About those chicks and pancakes- they were in a chicken tractor- taking care of them for hubby while he is away on business trip. The lab wanted the pancakes, tore through the chicken wire, all the chickens escaped- and did not get to eat their pancakes, as the lab did. Just a note when you make whey pancakes........


----------



## Guest (Apr 28, 2011)

Ricotta Cheese-2 gallon fresh whey , no more than 1 hour old , 1 quart of whole milk added to whey , bring temp to 200 degrees while stirring , turn off heat & add 1/4 th cup cider vinegar , line a colander with very fine weave cheese cloth , pour pot of whey into colander , allow to drain , when cheese cloth is cool enough to handle tie 4 corners into a knot & hang to drain overnight . When draining stops place in bowl & add salt & herbs , herbs optional . Makes 1-2 cups cheese . Refrigerate until used , will keep for a week . Great on lasagna . Feed drainings to chickens .


----------



## mammabooh (Sep 1, 2004)

I have pasta cooking in whey at this very moment.


----------



## paintlady (May 10, 2007)

I made ricotta with whole raw milk and it turned out great! I too have the by product from this and was wondering what to do with it. Maybe I will give the dogs a bit of it and see how they handle it as they don't usually eat dairy products and I don't want to upset their stomachs.


----------



## eclipchic (Oct 24, 2010)

use it in soups as a replacement for water....potato soup is especially good. So is chicken noodle if you use the whey to make your chicken broth


----------



## emeraldcowgirl (May 23, 2011)

This is one of my favorite cookbooks and it has several recipes for using up whey.

http://www.amazon.com/Nourishing-Traditions-Challenges-Politically-Dictocrats/dp/0967089735/ref=sr_1_1?ie=UTF8&qid=1306444764&sr=8-1


----------



## Timberline (Feb 7, 2006)

I read years ago about adding kool-aid or other powered fruit drink mixes to it. I was too chicken to try it until the other day. It was very good and I wish I had tried it years ago. You could also mix frozen juice concentrates, Tang, or something similar with it. I thought it would be thick and taste milky (and afraid it would taste nasty), but not at all. It just tasted like kool-aid.


----------



## sashay (Apr 28, 2005)

Yes all of these are great recommendations but throw it away? NEVER. When I had a bunch at one time, I did put it in ice cube trays and freeze it and then put the cubes in a zip lock bag in the freezer for future use.
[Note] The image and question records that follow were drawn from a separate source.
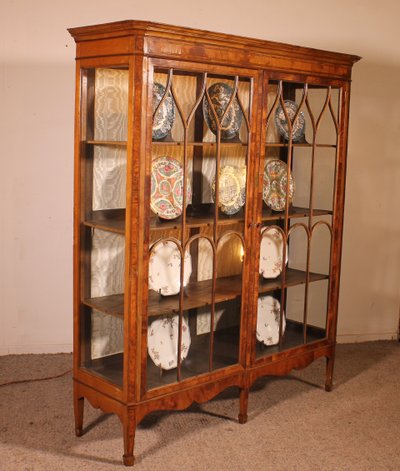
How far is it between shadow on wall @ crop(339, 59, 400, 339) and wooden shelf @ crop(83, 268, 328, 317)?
109 centimetres

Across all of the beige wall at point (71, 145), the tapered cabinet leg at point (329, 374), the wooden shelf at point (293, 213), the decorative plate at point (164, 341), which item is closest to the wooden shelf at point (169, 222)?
the wooden shelf at point (293, 213)

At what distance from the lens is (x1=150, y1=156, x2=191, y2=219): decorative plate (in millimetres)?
2602

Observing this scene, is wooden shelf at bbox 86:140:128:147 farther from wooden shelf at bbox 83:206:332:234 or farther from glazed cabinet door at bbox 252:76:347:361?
glazed cabinet door at bbox 252:76:347:361

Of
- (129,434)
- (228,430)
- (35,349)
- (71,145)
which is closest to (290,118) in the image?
(71,145)

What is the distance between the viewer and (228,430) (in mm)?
2893

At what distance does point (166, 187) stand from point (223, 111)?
40 centimetres

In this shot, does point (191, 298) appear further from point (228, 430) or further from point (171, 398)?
point (228, 430)

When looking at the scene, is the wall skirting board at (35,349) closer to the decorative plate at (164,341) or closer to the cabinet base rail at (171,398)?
the cabinet base rail at (171,398)

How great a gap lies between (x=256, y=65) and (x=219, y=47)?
0.73 feet

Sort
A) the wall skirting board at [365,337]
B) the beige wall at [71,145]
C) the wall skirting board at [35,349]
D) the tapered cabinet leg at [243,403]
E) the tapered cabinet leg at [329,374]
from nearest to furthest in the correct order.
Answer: the tapered cabinet leg at [243,403] → the tapered cabinet leg at [329,374] → the beige wall at [71,145] → the wall skirting board at [35,349] → the wall skirting board at [365,337]

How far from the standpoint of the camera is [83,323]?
272cm

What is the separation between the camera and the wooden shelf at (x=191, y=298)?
2.61 metres

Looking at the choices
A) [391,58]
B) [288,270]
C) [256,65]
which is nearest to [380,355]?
[288,270]

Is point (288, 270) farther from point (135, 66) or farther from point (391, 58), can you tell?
point (391, 58)
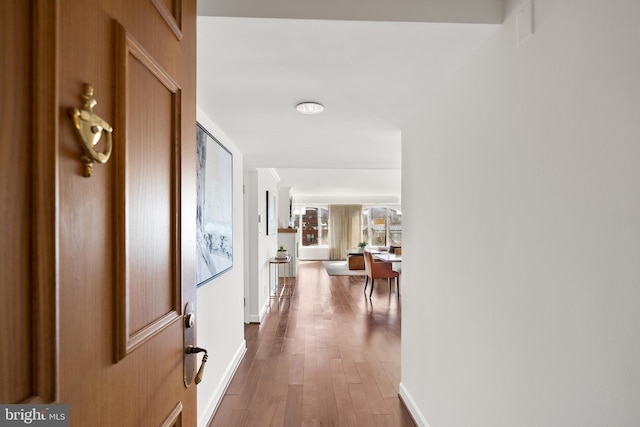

All my animals love it...great to give to an ailing animal of just about any species too. My chickens would fight over it...cats too. Such good stuff...hate to see it go to waste. If nothing else...add it to the compost heap.

So tell me how you used it in the bread...did you substitute the same amount of whey that the recipe called for in milk or water or what? Is this cow milk, goat milk or sheep milk whey? The bread sounds wonderful.


----------



## linn (Jul 19, 2005)

When I use whey in bread, I dissolve the yeast in a little water and substitute whey for the rest of the liquid.


----------



## MaggieJ (Feb 6, 2006)

One use that hasn't been mentioned is making whey butter. Ontario has a long history of cheesemaking and whey butter was a popular by-product at one time. It used to be a lot cheaper than regular butter when I was a kid. Now it is about a dollar more a pound than regular butter.

http://en.wikipedia.org/wiki/Whey


----------



## TroutRiver (Nov 26, 2010)

When making bread, you can use I think up to 1/2 whey and 1/2 water, but don't use all whey and no water. I've tried it a few times, the bread never rises quite right. 

Whey makes a GREAT soup base to use in place of water. 

Also try cooking rice in whey instead of water, it comes out super creamy and delicious!


----------



## sashay (Apr 28, 2005)

wow thanks for the information. I had not ever thought of using whey in bread and now I can't wait to try it. Thanks again!


----------